Homophobie et autres discriminations : révéler le chiffre noir des violences non signalées

7 juin 2026

Le point de signalement des incidents hostiles envers les personnes en Sarre est passé en mode opérationnel régulier après une phase pilote d’environ six mois. Le bilan jusqu’à présent est positif : au lieu d’une plateforme destinée à dénoncer publiquement les faits, il s’est constitué une porte d’entrée pour les personnes concernées et les témoins, ont indiqué les responsables.

Depuis le démarrage le 15 janvier, 27 incidents ont été signalés selon les opérateurs. Désormais, l’offre doit être mieux connue et davantage développée. La phase de test a surtout servi à vérifier les procédures techniques et à faire évoluer le site.

« L’idée fondamentale est d’apporter une orientation aux personnes », a déclaré Isabelle Piwonka, juriste et responsable du projet au sein du centre de conseil Bounce Back à Sarrebruck, à l’agence de presse allemande. Le point de signalement est né directement des expériences du travail d’accompagnement.

Tags, insultes et discours de haine signalés

À plusieurs reprises, des personnes ont signalé des incidents racistes, antisémites ou d’autres actes hostiles envers les individus, sans savoir à qui s’adresser ni quelles aides étaient disponibles.

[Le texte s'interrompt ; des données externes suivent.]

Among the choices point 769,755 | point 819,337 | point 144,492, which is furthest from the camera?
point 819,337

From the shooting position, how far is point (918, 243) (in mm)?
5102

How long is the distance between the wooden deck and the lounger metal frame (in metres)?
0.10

La plateforme doit recenser des faits tels que le racisme, l’antisémitisme, l’hostilité envers les personnes queer ou le racisme anti-musulman, et, si la personne le souhaite, la diriger vers des offres de conseil adaptées. Selon les responsables, l’objectif n’est pas de traquer les éventuels auteurs, mais de soutenir les personnes touchées.

Au point de signalement, non seulement les personnes directement concernées peuvent signaler des incidents. Des témoins ou des personnes qui découvrent, par exemple, des graffitis hostiles envers les personnes queer, des autocollants racistes ou de la propagande d’extrême droite, peuvent aussi transmettre des informations. Selon les opérateurs, cette possibilité est déjà utilisée.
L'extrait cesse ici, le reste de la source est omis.